## Your assignment:
Can you transcribe, word for word, the stretch of the Allison Parrish text from "- Frankenstein-Genesis, word" through "public domain poetry."?

Start of Study text

- Born: Bountiful, Utah
- Known for: Poetry, software engineering, creative coding, game design, electronic literature
- Notable work: Everyword, Rewordable, Articulations

= Allison Parrish =

American creative code and poet

Allison Parrish is an American poet, software engineer, creative coder, and game designer, notable as one of the most prominent early makers of creative, literary Twitter bots. She was named "Best Maker of Poetry Bots" by The Village Voice in 2016. Parrish has produced a textbook introduction to creative coding in Python, more specifically Processing.py. Parrish holds a BA in Linguistics from UC Berkeley, and a Master of Professional Studies from the Interactive Telecommunications Program (ITP), NYU. She has been a Writer-in-Residence in the English Department of Fordham University, 2014–16, and an Assistant Arts Professor at the ITP since 2016.

== Selected works ==
- "Everyword" (2007) A conceptual poetic Twitter bot launched 2007 and later published as a book: Parrish, Allison (2015). "Everyword: the book" This bot tweeted out an alphabetized list of about 100,000 words, one every 30 minutes. Instead of a definition, the entry for that word contains the social media analytics of that tweet. @everyword was one of the first bots to have an ultimate telos, or aim, as well as a clear structure, and a metanarrative as the reactions to each word were substituted for a definition and use of the word.
- Frankenstein-Genesis, word vectorization, a machine-readable representation mixes two paragraphs from "Frankenstein" and the Bible.
- "Rewordable" (1999) With collaborators Adam Simon and Tim Szetela.
- Parrish, Allison (2018). "Articulations" The book uses an algorithm to draw lines between similar linguistic elements of public domain poetry.

== Awards ==
Allison Parrish won The Maverick Award from the Electronic Literature Organization in 2024.

End of Study text
Start of Extracted material

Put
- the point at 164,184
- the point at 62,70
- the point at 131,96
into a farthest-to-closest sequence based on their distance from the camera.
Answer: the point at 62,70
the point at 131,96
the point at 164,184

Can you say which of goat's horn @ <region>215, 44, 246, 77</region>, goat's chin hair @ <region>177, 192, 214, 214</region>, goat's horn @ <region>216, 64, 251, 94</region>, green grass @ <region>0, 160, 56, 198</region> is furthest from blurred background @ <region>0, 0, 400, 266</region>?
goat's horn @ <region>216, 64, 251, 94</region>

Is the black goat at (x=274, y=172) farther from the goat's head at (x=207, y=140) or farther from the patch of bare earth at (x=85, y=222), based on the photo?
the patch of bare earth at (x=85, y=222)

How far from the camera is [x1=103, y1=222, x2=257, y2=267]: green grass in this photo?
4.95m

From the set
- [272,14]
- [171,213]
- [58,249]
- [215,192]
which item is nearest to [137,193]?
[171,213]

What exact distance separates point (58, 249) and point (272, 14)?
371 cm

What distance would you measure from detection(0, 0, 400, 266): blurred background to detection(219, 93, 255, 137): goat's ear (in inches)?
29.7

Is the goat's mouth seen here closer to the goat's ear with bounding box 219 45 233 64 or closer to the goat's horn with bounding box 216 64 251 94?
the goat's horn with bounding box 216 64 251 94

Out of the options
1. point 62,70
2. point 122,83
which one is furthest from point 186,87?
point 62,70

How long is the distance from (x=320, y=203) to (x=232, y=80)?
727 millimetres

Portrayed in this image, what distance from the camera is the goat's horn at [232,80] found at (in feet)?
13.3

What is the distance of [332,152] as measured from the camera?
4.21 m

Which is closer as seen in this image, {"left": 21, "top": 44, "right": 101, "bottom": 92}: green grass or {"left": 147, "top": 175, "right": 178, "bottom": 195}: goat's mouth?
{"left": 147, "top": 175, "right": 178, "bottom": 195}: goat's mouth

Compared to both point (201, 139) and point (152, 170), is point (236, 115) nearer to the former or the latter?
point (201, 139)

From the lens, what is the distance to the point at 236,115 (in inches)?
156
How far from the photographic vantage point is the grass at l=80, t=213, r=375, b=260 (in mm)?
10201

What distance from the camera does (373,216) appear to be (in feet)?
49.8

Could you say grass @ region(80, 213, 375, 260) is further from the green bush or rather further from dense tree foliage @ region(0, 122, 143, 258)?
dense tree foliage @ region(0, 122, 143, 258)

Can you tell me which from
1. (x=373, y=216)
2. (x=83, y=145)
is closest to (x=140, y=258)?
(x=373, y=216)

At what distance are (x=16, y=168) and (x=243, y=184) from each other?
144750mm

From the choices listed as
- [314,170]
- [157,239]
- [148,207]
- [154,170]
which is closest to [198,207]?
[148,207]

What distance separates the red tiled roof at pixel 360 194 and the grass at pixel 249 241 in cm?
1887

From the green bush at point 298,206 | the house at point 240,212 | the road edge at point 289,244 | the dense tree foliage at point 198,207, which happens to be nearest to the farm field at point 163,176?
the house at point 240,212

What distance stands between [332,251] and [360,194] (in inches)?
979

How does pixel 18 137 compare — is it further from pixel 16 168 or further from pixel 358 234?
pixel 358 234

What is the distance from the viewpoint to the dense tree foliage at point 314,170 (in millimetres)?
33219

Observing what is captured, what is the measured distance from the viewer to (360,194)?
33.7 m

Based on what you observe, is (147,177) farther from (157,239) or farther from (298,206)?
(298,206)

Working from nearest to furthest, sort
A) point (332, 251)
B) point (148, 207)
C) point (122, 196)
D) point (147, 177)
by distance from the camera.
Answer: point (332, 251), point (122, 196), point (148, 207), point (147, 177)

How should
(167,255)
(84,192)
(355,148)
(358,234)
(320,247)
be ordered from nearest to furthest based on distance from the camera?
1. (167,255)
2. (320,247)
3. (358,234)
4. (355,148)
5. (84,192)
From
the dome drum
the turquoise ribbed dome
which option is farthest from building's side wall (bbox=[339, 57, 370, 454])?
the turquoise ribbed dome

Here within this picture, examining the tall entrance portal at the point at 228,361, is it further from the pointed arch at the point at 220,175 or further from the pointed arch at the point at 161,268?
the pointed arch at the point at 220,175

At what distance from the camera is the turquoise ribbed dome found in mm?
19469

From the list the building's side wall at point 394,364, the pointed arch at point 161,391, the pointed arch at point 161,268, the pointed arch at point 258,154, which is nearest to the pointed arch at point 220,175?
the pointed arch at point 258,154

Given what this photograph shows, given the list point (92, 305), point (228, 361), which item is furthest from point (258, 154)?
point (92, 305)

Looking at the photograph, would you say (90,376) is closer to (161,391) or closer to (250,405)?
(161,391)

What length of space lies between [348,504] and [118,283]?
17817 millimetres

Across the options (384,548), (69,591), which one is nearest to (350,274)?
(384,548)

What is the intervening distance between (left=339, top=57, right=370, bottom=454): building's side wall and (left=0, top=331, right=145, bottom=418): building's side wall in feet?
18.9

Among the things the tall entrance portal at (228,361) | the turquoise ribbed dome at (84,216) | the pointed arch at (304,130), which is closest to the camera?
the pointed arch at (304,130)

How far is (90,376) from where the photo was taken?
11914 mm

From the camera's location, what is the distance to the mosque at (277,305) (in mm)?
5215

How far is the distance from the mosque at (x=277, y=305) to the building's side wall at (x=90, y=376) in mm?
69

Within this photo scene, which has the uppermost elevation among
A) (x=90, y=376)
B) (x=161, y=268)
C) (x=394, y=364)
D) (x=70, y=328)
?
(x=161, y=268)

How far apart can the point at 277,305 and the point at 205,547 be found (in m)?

End of Extracted material

## Solution for this problem:
- Frankenstein-Genesis, word vectorization, a machine-readable representation mixes two paragraphs from "Frankenstein" and the Bible.
- "Rewordable" (1999) With collaborators Adam Simon and Tim Szetela.
- Parrish, Allison (2018). "Articulations" The book uses an algorithm to draw lines between similar linguistic elements of public domain poetry.